→ Records to use

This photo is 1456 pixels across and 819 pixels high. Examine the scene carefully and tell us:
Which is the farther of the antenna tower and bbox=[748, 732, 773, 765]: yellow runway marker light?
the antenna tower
...
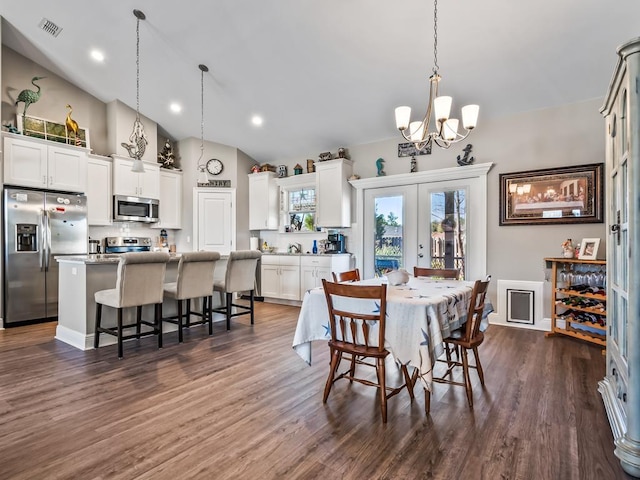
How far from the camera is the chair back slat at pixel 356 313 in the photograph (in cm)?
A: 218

→ Aim of the exercise
Count the lines of the records that contain the string "tower", with case counting. Reply with only the number.

→ Result of the exercise
2